**WRITTEN TASK:** All entries are to be quoted exactly; the images stay out of the copy.

**SUPPLIED RECORDS:**
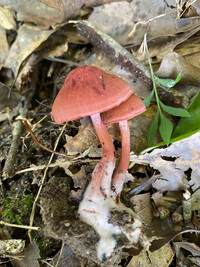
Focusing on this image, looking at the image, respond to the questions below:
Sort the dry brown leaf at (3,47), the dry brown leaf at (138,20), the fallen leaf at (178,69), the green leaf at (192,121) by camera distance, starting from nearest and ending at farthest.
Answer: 1. the green leaf at (192,121)
2. the fallen leaf at (178,69)
3. the dry brown leaf at (138,20)
4. the dry brown leaf at (3,47)

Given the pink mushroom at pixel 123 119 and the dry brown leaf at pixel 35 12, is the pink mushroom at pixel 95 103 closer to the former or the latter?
the pink mushroom at pixel 123 119

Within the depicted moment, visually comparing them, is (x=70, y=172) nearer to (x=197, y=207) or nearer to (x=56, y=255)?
(x=56, y=255)

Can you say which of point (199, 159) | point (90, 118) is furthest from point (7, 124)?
point (199, 159)

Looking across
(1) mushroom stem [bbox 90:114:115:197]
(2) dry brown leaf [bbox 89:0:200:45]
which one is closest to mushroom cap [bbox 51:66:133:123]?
(1) mushroom stem [bbox 90:114:115:197]

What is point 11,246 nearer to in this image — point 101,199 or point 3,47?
point 101,199

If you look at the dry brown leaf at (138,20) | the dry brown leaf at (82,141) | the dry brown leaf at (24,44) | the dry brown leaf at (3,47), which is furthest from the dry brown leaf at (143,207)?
the dry brown leaf at (3,47)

**FULL ANSWER:**
Focusing on this image, looking at the image, respond to the questions below:
Sort the dry brown leaf at (3,47), the dry brown leaf at (138,20), the fallen leaf at (178,69), the green leaf at (192,121) by camera distance, starting from nearest and ending at farthest.
Answer: 1. the green leaf at (192,121)
2. the fallen leaf at (178,69)
3. the dry brown leaf at (138,20)
4. the dry brown leaf at (3,47)

Given the pink mushroom at pixel 123 119 and the dry brown leaf at pixel 35 12, is the pink mushroom at pixel 95 103 closer to the former or the latter?
the pink mushroom at pixel 123 119

Within the depicted moment, visually comparing them, is (x=70, y=172) nearer to (x=197, y=207) or nearer to (x=56, y=255)?
(x=56, y=255)

Can you say which of point (199, 159) | point (90, 118) is furthest from point (7, 124)?
point (199, 159)

Looking across
(1) mushroom stem [bbox 90:114:115:197]
(2) dry brown leaf [bbox 89:0:200:45]
which one is closest to mushroom cap [bbox 51:66:133:123]?
(1) mushroom stem [bbox 90:114:115:197]

What is point 11,246 nearer to in this image — point 101,199 or point 3,47?
point 101,199

If you look at the dry brown leaf at (138,20) | the dry brown leaf at (82,141) | the dry brown leaf at (24,44) | the dry brown leaf at (3,47), which is furthest from the dry brown leaf at (143,207)?
the dry brown leaf at (3,47)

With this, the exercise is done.